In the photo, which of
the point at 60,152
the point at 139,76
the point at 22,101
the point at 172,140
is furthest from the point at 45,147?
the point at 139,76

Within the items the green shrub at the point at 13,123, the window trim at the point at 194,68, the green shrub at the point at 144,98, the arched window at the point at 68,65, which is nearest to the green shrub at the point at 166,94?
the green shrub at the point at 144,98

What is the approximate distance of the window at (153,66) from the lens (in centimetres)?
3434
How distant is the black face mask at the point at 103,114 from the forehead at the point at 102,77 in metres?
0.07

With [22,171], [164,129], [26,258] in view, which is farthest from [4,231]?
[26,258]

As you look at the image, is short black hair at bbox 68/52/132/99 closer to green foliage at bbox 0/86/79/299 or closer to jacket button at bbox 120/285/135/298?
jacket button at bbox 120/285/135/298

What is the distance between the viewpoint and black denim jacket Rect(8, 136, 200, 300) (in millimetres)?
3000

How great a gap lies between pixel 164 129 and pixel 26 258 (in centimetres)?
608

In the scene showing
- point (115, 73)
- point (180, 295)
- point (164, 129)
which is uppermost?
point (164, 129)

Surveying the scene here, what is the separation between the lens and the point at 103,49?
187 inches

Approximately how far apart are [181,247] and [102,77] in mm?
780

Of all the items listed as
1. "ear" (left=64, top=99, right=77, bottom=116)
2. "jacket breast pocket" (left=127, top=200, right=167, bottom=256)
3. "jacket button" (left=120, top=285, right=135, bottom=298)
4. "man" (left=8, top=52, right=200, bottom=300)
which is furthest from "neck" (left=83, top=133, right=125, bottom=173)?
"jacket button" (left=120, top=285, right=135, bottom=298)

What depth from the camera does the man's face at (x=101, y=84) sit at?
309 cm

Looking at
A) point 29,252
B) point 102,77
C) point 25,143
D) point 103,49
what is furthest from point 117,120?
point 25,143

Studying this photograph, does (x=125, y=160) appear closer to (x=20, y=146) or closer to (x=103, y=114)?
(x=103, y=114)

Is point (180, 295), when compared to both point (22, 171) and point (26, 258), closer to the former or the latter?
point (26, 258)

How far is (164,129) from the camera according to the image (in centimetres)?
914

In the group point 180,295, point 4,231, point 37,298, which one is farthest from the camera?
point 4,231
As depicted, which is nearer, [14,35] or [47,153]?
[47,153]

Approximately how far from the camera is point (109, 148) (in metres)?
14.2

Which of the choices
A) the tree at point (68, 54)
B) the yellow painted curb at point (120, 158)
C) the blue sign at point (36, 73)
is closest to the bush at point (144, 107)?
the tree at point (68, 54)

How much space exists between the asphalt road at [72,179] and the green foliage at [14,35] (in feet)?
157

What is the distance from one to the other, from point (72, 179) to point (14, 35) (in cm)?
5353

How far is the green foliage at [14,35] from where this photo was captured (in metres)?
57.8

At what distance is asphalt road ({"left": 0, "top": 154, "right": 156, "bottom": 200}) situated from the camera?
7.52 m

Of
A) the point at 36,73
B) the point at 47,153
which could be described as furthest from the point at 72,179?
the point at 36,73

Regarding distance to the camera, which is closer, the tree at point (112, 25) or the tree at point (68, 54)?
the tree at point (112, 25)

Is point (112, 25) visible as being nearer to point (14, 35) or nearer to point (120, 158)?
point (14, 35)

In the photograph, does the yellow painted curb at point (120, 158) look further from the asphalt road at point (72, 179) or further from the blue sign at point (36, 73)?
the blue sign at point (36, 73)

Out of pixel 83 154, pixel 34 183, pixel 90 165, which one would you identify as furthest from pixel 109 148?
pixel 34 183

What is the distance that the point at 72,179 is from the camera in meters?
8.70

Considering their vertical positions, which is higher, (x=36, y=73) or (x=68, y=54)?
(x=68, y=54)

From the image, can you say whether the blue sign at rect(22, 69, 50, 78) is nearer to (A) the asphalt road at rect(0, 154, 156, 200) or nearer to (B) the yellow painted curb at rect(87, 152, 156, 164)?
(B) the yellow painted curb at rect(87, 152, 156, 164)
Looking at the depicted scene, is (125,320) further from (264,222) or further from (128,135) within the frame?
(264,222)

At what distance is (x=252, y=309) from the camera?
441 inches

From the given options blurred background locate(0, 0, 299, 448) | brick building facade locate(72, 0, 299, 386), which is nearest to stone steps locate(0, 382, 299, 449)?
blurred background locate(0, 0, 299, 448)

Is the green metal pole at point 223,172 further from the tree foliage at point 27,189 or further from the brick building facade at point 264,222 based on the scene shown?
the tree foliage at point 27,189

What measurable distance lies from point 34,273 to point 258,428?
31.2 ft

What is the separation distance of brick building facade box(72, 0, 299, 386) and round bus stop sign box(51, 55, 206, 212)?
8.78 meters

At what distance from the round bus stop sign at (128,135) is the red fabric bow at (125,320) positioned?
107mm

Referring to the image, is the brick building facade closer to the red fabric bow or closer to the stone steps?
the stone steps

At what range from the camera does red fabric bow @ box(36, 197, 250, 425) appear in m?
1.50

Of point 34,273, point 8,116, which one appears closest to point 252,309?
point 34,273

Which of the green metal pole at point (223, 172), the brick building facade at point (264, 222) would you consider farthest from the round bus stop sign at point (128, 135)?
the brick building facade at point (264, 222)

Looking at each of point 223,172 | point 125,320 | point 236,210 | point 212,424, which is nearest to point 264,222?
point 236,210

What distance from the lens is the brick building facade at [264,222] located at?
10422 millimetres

----

= Short exercise =
From the line that contains "Is the green metal" down to the last line of the listing above, repeat each line exactly, and include nothing else.

= Written solution =
Is the green metal pole at point 223,172 further from the tree foliage at point 27,189 or further from the brick building facade at point 264,222 based on the scene shown?
the tree foliage at point 27,189

What measurable distance lies from point 34,273 to point 258,428?
31.2 ft

What is the separation distance of brick building facade box(72, 0, 299, 386) and round bus stop sign box(51, 55, 206, 212)?
8.78 meters

At what distance from the round bus stop sign at (128,135) is the red fabric bow at (125,320) positioned?
107mm

Referring to the image, is the brick building facade closer to the red fabric bow or closer to the stone steps?
the stone steps

At what range from the camera does red fabric bow @ box(36, 197, 250, 425) appear in m?
1.50

Of point 34,273, point 8,116, which one appears closest to point 252,309?
point 34,273

Which of the green metal pole at point (223, 172), the brick building facade at point (264, 222) would you consider farthest from the round bus stop sign at point (128, 135)?
the brick building facade at point (264, 222)

Looking at each of point 223,172 | point 125,320 | point 236,210 | point 212,424, which is nearest to point 264,222?
point 236,210

What distance from the lens is the brick building facade at [264,222] located at?
10422 millimetres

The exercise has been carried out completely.